- **The request**:
Carry on the worked solution about the speed of electromagnetic waves, picking up right after its last line.

- **Document**:
───
Question

Write the relation for the speed of electromagnetic waves in terms of the amplitudes of electric and magnetic.

Answer 1

Hint Use the electric field and magnetic field formula after that use the Maxwell’s equation and after that partially differentiate the electric field and magnetic field equation.

Complete step-by-step solution:In electromagnetic waves ,the ratio of amplitudes of the magnetic field and the electric field is equal to the velocity of the electromagnetic waves in free space.
Let the electric field and magnetic field be constrained to the y and z directions, respectively and they both are functions of only x and t.
Electric field $E=E_m\cos (kx-\omega t)$
Magnetic field $B=B_m\cos (kx-\omega t)$
Where $E=$ electric field, $B=$ magnetic field, $E_m=$ amplitude of electric field, $B_m=$ amplitude of magnetic field, $k=$ wave number and $\omega =$ frequency
Now we use Maxwell’s equation
$\mathrm{\nabla }\times E=-{\displaystyle \frac{\partial B}{\partial t}}$
The curl of the electric field is ${\displaystyle \frac{\partial E}{\partial x}}\hat{k}$
So ${\displaystyle \frac{\partial E}{\partial x}}=-{\displaystyle \frac{\partial B}{\partial t}}$
Now partially differentiating the electric field and magnetic field equations above.
───
(Entries drawn from a collection)
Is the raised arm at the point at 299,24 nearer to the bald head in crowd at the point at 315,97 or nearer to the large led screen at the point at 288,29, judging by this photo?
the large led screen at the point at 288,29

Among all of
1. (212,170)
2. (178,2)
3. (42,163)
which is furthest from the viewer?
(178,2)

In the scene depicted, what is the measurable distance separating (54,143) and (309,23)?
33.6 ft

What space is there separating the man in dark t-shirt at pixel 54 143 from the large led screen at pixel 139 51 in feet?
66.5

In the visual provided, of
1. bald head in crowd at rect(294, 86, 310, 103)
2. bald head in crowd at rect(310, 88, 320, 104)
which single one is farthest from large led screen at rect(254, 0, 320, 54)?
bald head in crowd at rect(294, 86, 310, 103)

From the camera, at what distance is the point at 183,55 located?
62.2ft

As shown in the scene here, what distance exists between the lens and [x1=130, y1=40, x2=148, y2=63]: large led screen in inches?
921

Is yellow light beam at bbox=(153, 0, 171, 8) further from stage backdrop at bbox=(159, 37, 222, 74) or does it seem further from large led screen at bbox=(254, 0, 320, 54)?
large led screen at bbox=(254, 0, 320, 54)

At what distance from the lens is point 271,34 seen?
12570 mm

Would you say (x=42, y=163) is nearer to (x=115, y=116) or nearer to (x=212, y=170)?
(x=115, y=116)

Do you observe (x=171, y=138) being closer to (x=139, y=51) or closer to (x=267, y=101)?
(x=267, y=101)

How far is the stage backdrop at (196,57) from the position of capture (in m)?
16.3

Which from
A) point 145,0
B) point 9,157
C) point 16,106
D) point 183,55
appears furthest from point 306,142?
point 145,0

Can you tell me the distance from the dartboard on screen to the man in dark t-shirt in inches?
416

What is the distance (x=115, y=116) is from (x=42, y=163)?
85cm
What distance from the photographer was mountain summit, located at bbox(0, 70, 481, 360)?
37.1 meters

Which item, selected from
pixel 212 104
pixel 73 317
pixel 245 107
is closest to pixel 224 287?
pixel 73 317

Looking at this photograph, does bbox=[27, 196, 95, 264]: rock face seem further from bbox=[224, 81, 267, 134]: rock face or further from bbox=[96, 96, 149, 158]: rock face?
───
- **Written response**:
$\Rightarrow k{E}_m\sin (kx-\omega t)=-(-B_m\omega \sin (kx-\omega t))$
$\Rightarrow {\displaystyle \frac{\omega }{k}}={\displaystyle \frac{E_m}{B_m}}$
And $c={\displaystyle \frac{\omega }{k}}$
So $c={\displaystyle \frac{E_m}{B_m}}$
Where $c$ is phase speed of electromagnetic waves.

Note:Student remember that electric field and magnetic field Maxwell’s relation used there and also remember the curl of electric field .Do not forget to do partial differentiation of electric field and magnetic field .